→ **提示文**:

§ §

イーロン・マスクはなぜ複数のスーパーコンピューターを構築するのか

 イーロン・マスクといえば、車やロケット、ソーシャルメディアで有名ですが、今ではスーパーコンピューターにも力を入れています。


イーロン・マスクは、テスラが2024年末までに「プロジェクトDojo」と呼ばれる自社製スーパーコンピューターの構築に、10億ドル以上を投資する予定だと発表しています。

フランク・ホランド(CNBC)


スーパーコンピューターはデータセンターに似た外見ですが、極めて高速で計算やデータ処理を行うように設計されています。


どちらも大規模な計算能力の拡張を目的としていますが、データセンターでは多くの小さな並列タスクがあり、それらは必ずしも互いに関連していません。一方で、例えば大規模なAIモデルを訓練する場合、それらの計算は完全に独立しているわけではありません。そのため、計算同士の連携がより緊密である必要があり、データのやり取りもより高い帯域幅と低いレイテンシーが求められます。

アナンド・ラグナサン(パデュー大学教授)


マスクは、このスーパーコンピューターの力を使って、テスラの自動運転機能を向上させ、長年の約束であるロボタクシーの市場投入を実現しようとしています。また、テスラが来年から自社工場で使用を予定しているヒューマノイドロボット「オプティマス」の訓練にもスーパーコンピューターが必要です。マスクによると、テスラは今年AIに100億ドルを投資する予定です。

100億ドル : テスラが今年AIに費やす予定の金額


さらに、マスクの新しいAIベンチャー「xAI」も、チャットボット「Grok」の訓練に強力なスーパーコンピューターを必要としています。このGrokは、OpenAIのChatGPTやGoogleのGeminiチャットボットと直接競合しています。
いくつかのスーパーコンピュータープロジェクトはすでに開発中で、8月にはマスクがX(旧Twitter)で「Cortex」というテスラのAIスーパーコンピュータークラスタを紹介しました。このCortexは、テスラのテキサス州オースティンの本社で構築中です。


また、1月には、ニューヨーク州バッファローで「Dojo」スーパーコンピューターを建設するために5億ドルを投資すると発表しています。一方、マスクは最近、テネシー州メンフィスにあるxAIの「Colossus」スーパーコンピューターが稼働を開始したことも明らかにしました。CNBCは、マスクがスーパーコンピューターに賭けることが彼の企業の将来にどのような影響を与えるか、そして超競争的なAI開発の世界で彼が直面する課題について、さらに詳しく知ろうとしています。

§ §

→ **やること**:
A) マスクのスーパーコンピューターについての提示文で、「マスクは、このスーパーコンピューターの力を使って」から始まる段落を、主な事実を残したまま箇条書きにまとめてください。
B) マスクのスーパーコンピューターについての提示文の続きを、最後の文のあとから書いてください。

→ **表示データ**:

§ §

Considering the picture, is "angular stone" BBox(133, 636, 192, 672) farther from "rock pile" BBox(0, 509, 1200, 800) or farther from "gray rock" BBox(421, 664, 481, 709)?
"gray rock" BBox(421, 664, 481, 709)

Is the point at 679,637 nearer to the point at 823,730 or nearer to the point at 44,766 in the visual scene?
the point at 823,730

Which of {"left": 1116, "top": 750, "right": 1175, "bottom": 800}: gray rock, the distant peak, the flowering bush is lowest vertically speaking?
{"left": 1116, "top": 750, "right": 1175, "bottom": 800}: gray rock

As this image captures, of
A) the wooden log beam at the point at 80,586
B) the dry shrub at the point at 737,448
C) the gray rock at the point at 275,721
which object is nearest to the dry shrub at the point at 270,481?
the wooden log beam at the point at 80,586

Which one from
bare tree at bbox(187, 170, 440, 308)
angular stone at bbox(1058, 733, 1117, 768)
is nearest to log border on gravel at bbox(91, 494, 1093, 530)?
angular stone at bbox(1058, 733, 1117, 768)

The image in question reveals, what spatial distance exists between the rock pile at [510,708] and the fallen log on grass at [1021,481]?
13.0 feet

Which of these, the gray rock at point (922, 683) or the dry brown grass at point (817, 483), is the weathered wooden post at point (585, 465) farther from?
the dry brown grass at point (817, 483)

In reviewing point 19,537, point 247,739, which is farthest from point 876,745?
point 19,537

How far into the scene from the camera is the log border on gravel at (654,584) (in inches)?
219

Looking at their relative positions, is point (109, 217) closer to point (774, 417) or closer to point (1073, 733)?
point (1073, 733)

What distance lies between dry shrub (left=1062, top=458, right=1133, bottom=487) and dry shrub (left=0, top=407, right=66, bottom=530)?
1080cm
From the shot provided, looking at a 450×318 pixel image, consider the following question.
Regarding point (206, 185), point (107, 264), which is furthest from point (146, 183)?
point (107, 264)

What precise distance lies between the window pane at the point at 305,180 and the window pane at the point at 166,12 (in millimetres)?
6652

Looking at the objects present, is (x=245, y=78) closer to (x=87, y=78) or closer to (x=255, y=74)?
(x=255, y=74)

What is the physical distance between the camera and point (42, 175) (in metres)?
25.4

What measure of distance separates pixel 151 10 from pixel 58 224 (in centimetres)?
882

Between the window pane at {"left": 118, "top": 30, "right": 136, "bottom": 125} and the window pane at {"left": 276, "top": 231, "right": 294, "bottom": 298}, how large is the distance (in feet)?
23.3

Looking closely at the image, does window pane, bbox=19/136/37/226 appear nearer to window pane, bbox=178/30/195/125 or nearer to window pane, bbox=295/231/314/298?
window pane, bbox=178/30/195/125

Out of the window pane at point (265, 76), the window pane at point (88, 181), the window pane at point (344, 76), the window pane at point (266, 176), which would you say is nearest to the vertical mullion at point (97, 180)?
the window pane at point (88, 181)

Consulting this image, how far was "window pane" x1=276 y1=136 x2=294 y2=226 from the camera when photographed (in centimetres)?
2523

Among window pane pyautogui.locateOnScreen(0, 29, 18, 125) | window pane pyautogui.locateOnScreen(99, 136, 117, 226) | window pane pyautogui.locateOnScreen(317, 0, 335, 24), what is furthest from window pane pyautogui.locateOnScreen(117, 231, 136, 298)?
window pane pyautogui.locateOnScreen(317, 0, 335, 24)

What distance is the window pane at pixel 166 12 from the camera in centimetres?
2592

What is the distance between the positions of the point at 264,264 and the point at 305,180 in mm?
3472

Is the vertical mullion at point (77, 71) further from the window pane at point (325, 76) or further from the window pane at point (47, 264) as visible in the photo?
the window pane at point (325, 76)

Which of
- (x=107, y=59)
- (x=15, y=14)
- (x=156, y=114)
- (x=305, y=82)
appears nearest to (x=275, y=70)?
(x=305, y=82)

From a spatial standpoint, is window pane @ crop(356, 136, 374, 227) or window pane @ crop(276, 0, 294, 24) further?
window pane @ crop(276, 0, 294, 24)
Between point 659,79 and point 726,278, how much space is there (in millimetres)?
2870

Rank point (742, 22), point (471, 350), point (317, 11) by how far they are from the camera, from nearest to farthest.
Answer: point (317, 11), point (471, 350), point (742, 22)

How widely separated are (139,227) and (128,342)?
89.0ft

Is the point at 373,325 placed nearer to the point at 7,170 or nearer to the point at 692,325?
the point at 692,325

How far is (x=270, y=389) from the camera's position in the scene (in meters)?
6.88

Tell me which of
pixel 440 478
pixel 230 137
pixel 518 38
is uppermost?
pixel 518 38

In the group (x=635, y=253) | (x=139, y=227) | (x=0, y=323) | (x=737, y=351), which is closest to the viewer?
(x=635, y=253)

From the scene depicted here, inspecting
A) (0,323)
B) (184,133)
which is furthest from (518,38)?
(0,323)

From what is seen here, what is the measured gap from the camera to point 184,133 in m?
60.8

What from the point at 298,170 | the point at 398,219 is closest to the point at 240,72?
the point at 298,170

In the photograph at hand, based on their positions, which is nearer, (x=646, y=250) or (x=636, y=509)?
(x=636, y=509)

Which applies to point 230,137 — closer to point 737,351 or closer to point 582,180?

§ §

→ **回答一覧**:
A)
- テスラの自動運転機能を向上させる
- 長年約束してきたロボタクシーの市場投入を実現する
- 来年から自社工場で使う予定のヒューマノイドロボット「オプティマス」を訓練する
- マスクによると、テスラは今年AIに100億ドルを投資する予定

B)
(2)スーパーコンピューターとxAI


スーパーコンピューター自体は以前から存在しており、国立研究所などに行けば、マテリアルのシミュレーションやディスカバリ、気候モデル、核反応のモデル化など、さまざまな用途に使われています。しかし、AIスーパーコンピューターの特徴は、AIのために完全に最適化されている点にあります。

アナンド・ラグナサン(パデュー大学教授)


マスクは2023年にxAIを立ち上げ、チャットボット「Grok」のような大規模言語モデルやAI製品を開発し、OpenAIやMicrosoft、Googleが作るAIツールに対抗しようとしています。マスクはOpenAIの共同設立者の一人でしたが、2018年に同社を離れ、それ以来、最も厳しい批評家の一人となっています。6月には、xAIがテネシー州メンフィスにスーパーコンピューターを建設し、Grokの訓練を行うことが発表されました。

オープンAIの非営利の約束を破ったサム・アルトマンとの対立が再燃(2024年2月16日)


この投資は、メンフィス史上、新規参入企業による最大規模となる数十億ドルの資本投資となる見込みです。

テッド・タウンゼント(グレーター・メンフィス商工会議所、社長兼CEO)
xAI スーパーコンピュータサイト( テネシー州メンフィス)


この発表は、xAIがシリーズBで60億ドルの資金調達に成功した直後に行われました。この資金調達により、同社の評価額は80億ドルから240億ドルに上昇しました。
9月初めには、マスクがメンフィスにあるAIトレーニング用スーパーコンピューター「Colossus」が稼働を開始したと発表しました。このスーパークラスタは、100,000基のNVIDIA H100 GPUで動作しており、マスクによれば、世界で最も強力なAIトレーニングシステムです。さらに、このクラスタは数カ月以内に規模が倍増すると述べています。

マスクのAIスタートアップが60億ドルを調達(2024年5月28日)
xAI Colossusスーパーコンピュータが10万枚のH100 GPUで稼働開始 — マスクは50,000 H100と50,000 H200でGPUを20万に倍増する計画を発表(2024年9月4日 )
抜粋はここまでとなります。